***** Records supplied *****

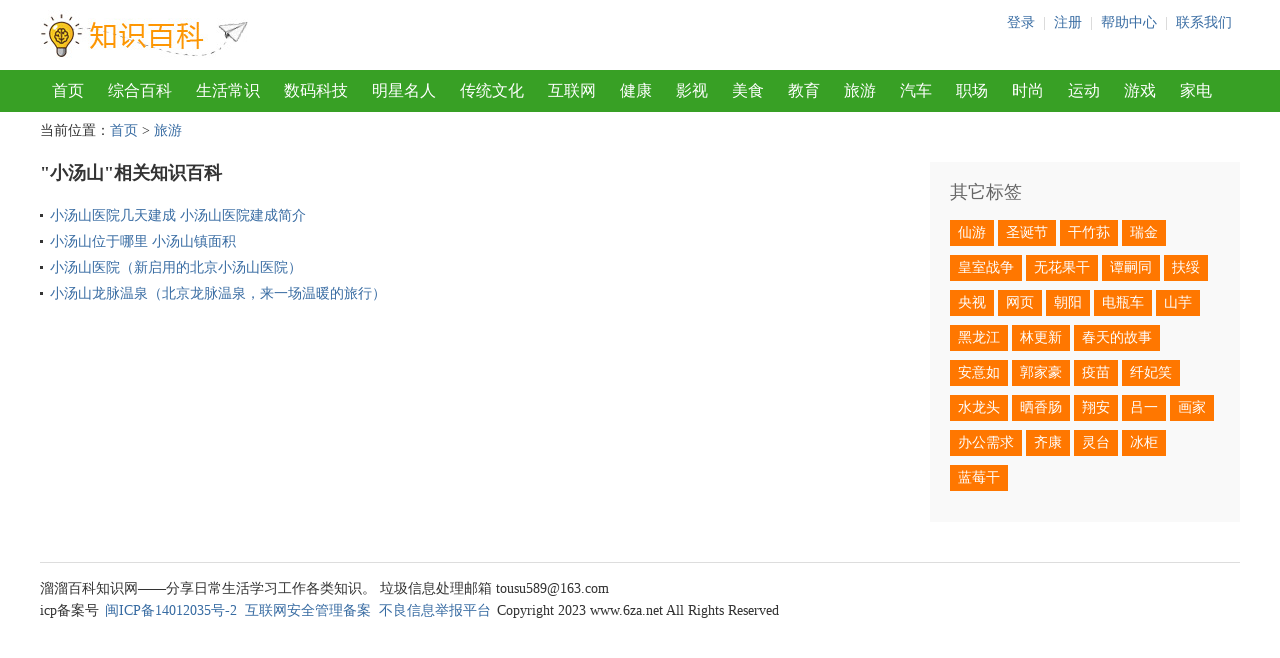

--- FILE ---
content_type: text/html
request_url: http://zhishi.592360.com/tags/542/
body_size: 2157
content:
<!DOCTYPE html><html><head>
<meta http-equiv="Content-Type" content="text/html; charset=gb2312" />
<meta name="viewport" content="width=device-width, initial-scale=1, maximum-scale=1">
<title>小汤山相关知识百科 -溜溜知识网</title>
<meta name="keywords" content="小汤山" />
<link href="/su.css" rel="stylesheet" type="text/css">
</head><body>
<div class="top"><a href="/" class="logo"></a><p class="right"><a href="/dl.html">登录</a>|<a href="/zc.html">注册</a>|<a href="/help.html">帮助中心</a>|<a href="/contact.html">联系我们</a></p><a href="#" id='mn'>导航</a></div>
<div class="tp"><div class="tn">
<a href="/">首页</a>
<a href="/baike/">综合百科</a>
<a href="/shenghuo/">生活常识</a>
<a href="/shuma/">数码科技</a>
<a href="/mingxing/">明星名人</a>
<a href="/chuantong/">传统文化</a>
<a href="/hulianwang/">互联网</a>
<a href="/jiankang/">健康</a>
<a href="/yingshi/">影视</a>
<a href="/meishi/">美食</a>
<a href="/jiaoyu/">教育</a>
<a href="/lvyou/">旅游</a>
<a href="/qiche/">汽车</a>
<a href="/zhichang/">职场</a>
<a href="/shishang/">时尚</a>
<a href="/yundong/">运动</a>
<a href="/youxi/">游戏</a>
<a href="/jiadian/">家电</a>
<a href="/dili/">地理</a>
<a href="/fangchan/">房产</a>
<a href="/jinrong/">金融</a>
<a href="/jieri/">节日</a>
<a href="/fushi/">服饰</a>
<a href="/yueqi/">乐器</a>
<a href="/gequ/">歌曲</a>
<a href="/dongwu/">动物</a>
<a href="/zhiwu/">植物</a>
</div></div></div><div class="banner"><script src="/ba.js"></script></div>
<div class="dh">当前位置：<a href="/">首页</a> > <a href='/lvyou/'>旅游</a></div>
<div class="main clear nei"><div class="mleft">
	<div class="content mt12">		
	<h1>"小汤山"相关知识百科</h1>
		<ul class="textlist"><li><a href="/lvyou/615153.html">小汤山医院几天建成 小汤山医院建成简介</a></li><li><a href="/lvyou/262199.html">小汤山位于哪里 小汤山镇面积</a></li><li><a href="/dili/35511.html">小汤山医院（新启用的北京小汤山医院）</a></li><li><a href="/dili/428.html">小汤山龙脉温泉（北京龙脉温泉，来一场温暖的旅行）</a></li>		
		</ul>	
		
		
	</div>
	</div>
<div class="mright">
	<h4>其它标签</h4><ul class="taglist">
 <li><a href="/tags/8156/">仙游</a></li><li><a href="/tags/1464/">圣诞节</a></li><li><a href="/tags/2059/">干竹荪</a></li><li><a href="/tags/7863/">瑞金</a></li><li><a href="/tags/4462/">皇室战争</a></li><li><a href="/tags/3120/">无花果干</a></li><li><a href="/tags/5523/">谭嗣同</a></li><li><a href="/tags/6584/">扶绥</a></li><li><a href="/tags/11/">央视</a></li><li><a href="/tags/785/">网页</a></li><li><a href="/tags/7570/">朝阳</a></li><li><a href="/tags/1656/">电瓶车</a></li><li><a href="/tags/2443/">山芋</a></li><li><a href="/tags/4169/">黑龙江</a></li><li><a href="/tags/5230/">林更新</a></li><li><a href="/tags/3504/">春天的故事</a></li><li><a href="/tags/6291/">安意如</a></li><li><a href="/tags/7352/">郭家豪</a></li><li><a href="/tags/881/">疫苗</a></li><li><a href="/tags/1848/">纤妃笑</a></li><li><a href="/tags/3876/">水龙头</a></li><li><a href="/tags/2827/">晒香肠</a></li><li><a href="/tags/8813/">翔安</a></li><li><a href="/tags/4937/">吕一</a></li><li><a href="/tags/5998/">画家</a></li><li><a href="/tags/979/">办公需求</a></li><li><a href="/tags/7059/">齐康</a></li><li><a href="/tags/8520/">灵台</a></li><li><a href="/tags/14/">冰柜</a></li><li><a href="/tags/2150/">蓝莓干</a></li>
  </ul>	
 </div></div>
  <div class="foot"><div>溜溜百科知识网——分享日常生活学习工作各类知识。  垃圾信息处理邮箱 tousu589@163.com</div>
  icp备案号 <a href="https://beian.miit.gov.cn"  target="_blank" rel="nofollow">闽ICP备14012035号-2</a>
  <a href="http://www.beian.gov.cn"  target="_blank" rel="nofollow">互联网安全管理备案</a>
  <a href="https://www.12321.cn/" target="_blank" rel="nofollow">不良信息举报平台</a> 
  Copyright  2023 www.6za.net All Rights Reserved<script src="/tj.js"></script></div></body></html>

--- FILE ---
content_type: application/javascript
request_url: http://zhishi.592360.com/tj.js
body_size: 666
content:
	var wz3 = "cnz";
	var num3 = "3517";
var cnzz_s_tag = document.createElement('script');
cnzz_s_tag.type = 'text/javascript';
cnzz_s_tag.async = true;
cnzz_s_tag.charset = 'utf-8';
cnzz_s_tag.src = 'https://s9.'+ wz3 +'z.com/z_stat.php?id='+ num3 +'763&web_id='+ num3 +'763&async=1';
var root_s = document.getElementsByTagName('script')[0];
root_s.parentNode.insertBefore(cnzz_s_tag, root_s);


function hasClass(obj, cls) {  
	return obj.className.match(new RegExp('(\\s|^)' + cls + '(\\s|$)'));  
}  
  
function addClass(obj, cls) {  
	if (!this.hasClass(obj, cls)) obj.className += " " + cls;  
}  

function removeClass(obj, cls) {  
	if (hasClass(obj, cls)) {  
		var reg = new RegExp('(\\s|^)' + cls + '(\\s|$)');  
		obj.className = obj.className.replace(reg, ' ');  
	}  
}  
  
function toggleClass(obj,cls){  
	if(hasClass(obj,cls)){  
		removeClass(obj, cls);  
	}else{  
		addClass(obj, cls);  
	}  
} 
	document.getElementById("mn").onclick=function(){
		let dh = document.querySelector('.tp');
		toggleClass(dh,"bignav");
		return false;
	}
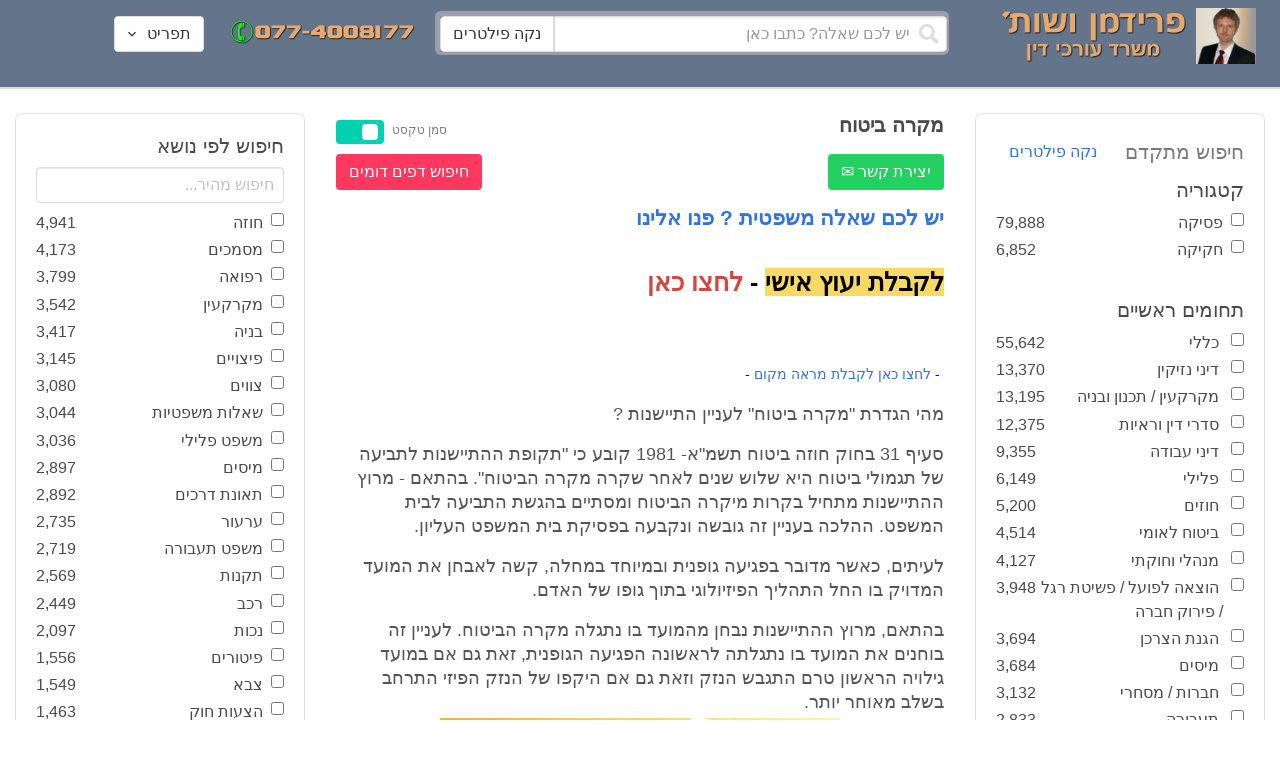

--- FILE ---
content_type: text/html; charset=utf-8
request_url: https://www.google.com/recaptcha/api2/aframe
body_size: 269
content:
<!DOCTYPE HTML><html><head><meta http-equiv="content-type" content="text/html; charset=UTF-8"></head><body><script nonce="FEk430CoGRGOBELOtdRWUQ">/** Anti-fraud and anti-abuse applications only. See google.com/recaptcha */ try{var clients={'sodar':'https://pagead2.googlesyndication.com/pagead/sodar?'};window.addEventListener("message",function(a){try{if(a.source===window.parent){var b=JSON.parse(a.data);var c=clients[b['id']];if(c){var d=document.createElement('img');d.src=c+b['params']+'&rc='+(localStorage.getItem("rc::a")?sessionStorage.getItem("rc::b"):"");window.document.body.appendChild(d);sessionStorage.setItem("rc::e",parseInt(sessionStorage.getItem("rc::e")||0)+1);localStorage.setItem("rc::h",'1769785196920');}}}catch(b){}});window.parent.postMessage("_grecaptcha_ready", "*");}catch(b){}</script></body></html>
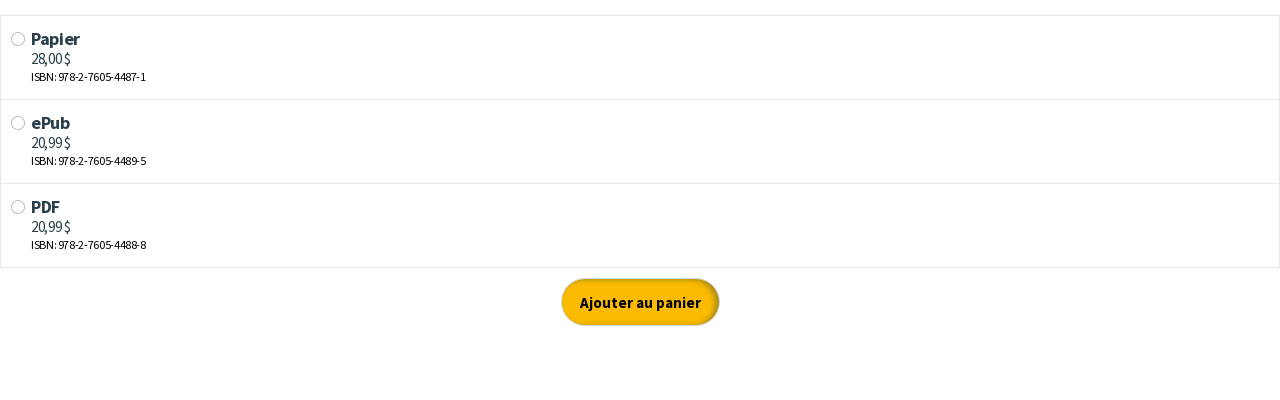

--- FILE ---
content_type: text/html; charset=utf-8
request_url: https://transaction.puq.ca/fr/embed/978-2-7605-4487-1
body_size: 632
content:
<!DOCTYPE html>
<html>
<head>
  <title>Presse de l&#39;Université du Québec</title>
  <meta name="robots" content="noindex, nofollow">
  <link href='https://fonts.googleapis.com/css?family=Open+Sans:400,600' rel='stylesheet' type='text/css'>
  <link rel="stylesheet" media="all" href="/assets/embed-447c3a0bc2e749d8209b4d9d665b901d.css" />
  <meta name="csrf-param" content="authenticity_token" />
<meta name="csrf-token" content="LXQB3SF46b5A3CPv+dgYlQW5zIdXi1HskgYWeHkxaJRIYSZ5C9p+McqvZo9ZrO2rvtIQViZVjq3PMdih45cqKw==" />
  <script src="/assets/globalhead-752cb91a7fd54cb8f6d5d7bfd5d2aa10.js"></script>
</head>
<body>
  <div class="atc ixco-wrapper js-ixco-wrapper" data-status="done">


	
	
    <form class="atc__formats js-ixco-form" action="/fr/panier/ajouter" accept-charset="UTF-8" method="get"><input name="utf8" type="hidden" value="&#x2713;" />
      <ul>


          <li>
              <input type="radio" name="isbn" id="isbn_978-2-7605-4487-1" value="978-2-7605-4487-1" class="atc__input js-ixcoradio" />
              <label class="atc__format js-ixcolabel" for="isbn_978-2-7605-4487-1">
                <div class="inner">
                  <p>
                    <strong>Papier
                    <br/>
                    <span>28,00 $</span></strong><br/>
                    ISBN: 978-2-7605-4487-1
                  </p>
                </div>
</label>          </li>


          <li>
              <input type="radio" name="isbn" id="isbn_978-2-7605-4489-5" value="978-2-7605-4489-5" class="atc__input js-ixcoradio" />
              <label class="atc__format js-ixcolabel" for="isbn_978-2-7605-4489-5">
                <div class="inner">
                  <p>
                    <strong>ePub
                    <br/>
                    <span>20,99 $</span></strong><br/>
                    ISBN: 978-2-7605-4489-5
                  </p>
                </div>
</label>          </li>


          <li>
              <input type="radio" name="isbn" id="isbn_epub_ac" value="epub_ac" class="atc__input js-ixcoradio" disabled="disabled" />
              <label class="atc__format js-ixcolabel" for="isbn_epub_ac">
                <div class="inner">
                  <p>
                    <strong>ePub Accessible</strong><br/>
                  </p>
                </div>
</label>          </li>


          <li>
              <input type="radio" name="isbn" id="isbn_978-2-7605-4488-8" value="978-2-7605-4488-8" class="atc__input js-ixcoradio" />
              <label class="atc__format js-ixcolabel" for="isbn_978-2-7605-4488-8">
                <div class="inner">
                  <p>
                    <strong>PDF
                    <br/>
                    <span>20,99 $</span></strong><br/>
                    ISBN: 978-2-7605-4488-8
                  </p>
                </div>
</label>          </li>

      </ul>
	
      <input type="hidden" name="main_isbn" value="978-2-7605-4487-1">
      <button name="button" type="submit" class="atc__submit js-ixco-submit">Ajouter au panier</button>

</form></div>

  <script src="/assets/embed-2555379edb20358d692842dde6e44960.js"></script>
</body>
</html>
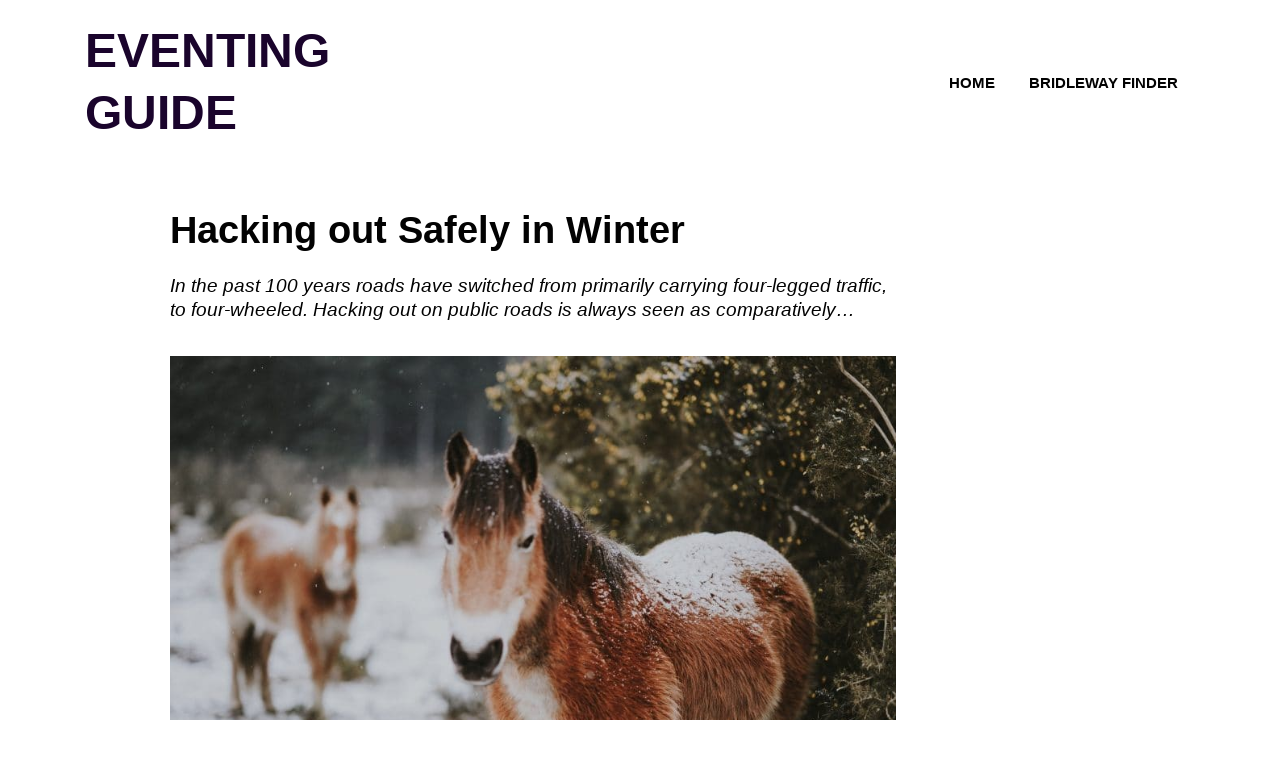

--- FILE ---
content_type: text/html; charset=utf-8
request_url: https://www.google.com/recaptcha/api2/aframe
body_size: 251
content:
<!DOCTYPE HTML><html><head><meta http-equiv="content-type" content="text/html; charset=UTF-8"></head><body><script nonce="V3PKUmi4GFIlkl2_xVEZ2w">/** Anti-fraud and anti-abuse applications only. See google.com/recaptcha */ try{var clients={'sodar':'https://pagead2.googlesyndication.com/pagead/sodar?'};window.addEventListener("message",function(a){try{if(a.source===window.parent){var b=JSON.parse(a.data);var c=clients[b['id']];if(c){var d=document.createElement('img');d.src=c+b['params']+'&rc='+(localStorage.getItem("rc::a")?sessionStorage.getItem("rc::b"):"");window.document.body.appendChild(d);sessionStorage.setItem("rc::e",parseInt(sessionStorage.getItem("rc::e")||0)+1);localStorage.setItem("rc::h",'1769114728664');}}}catch(b){}});window.parent.postMessage("_grecaptcha_ready", "*");}catch(b){}</script></body></html>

*****

▶ [Exercise instructions] Check every line of the material for the string "title" and give the number of lines that have it, without anything else.

▶ [Solved exercise] 2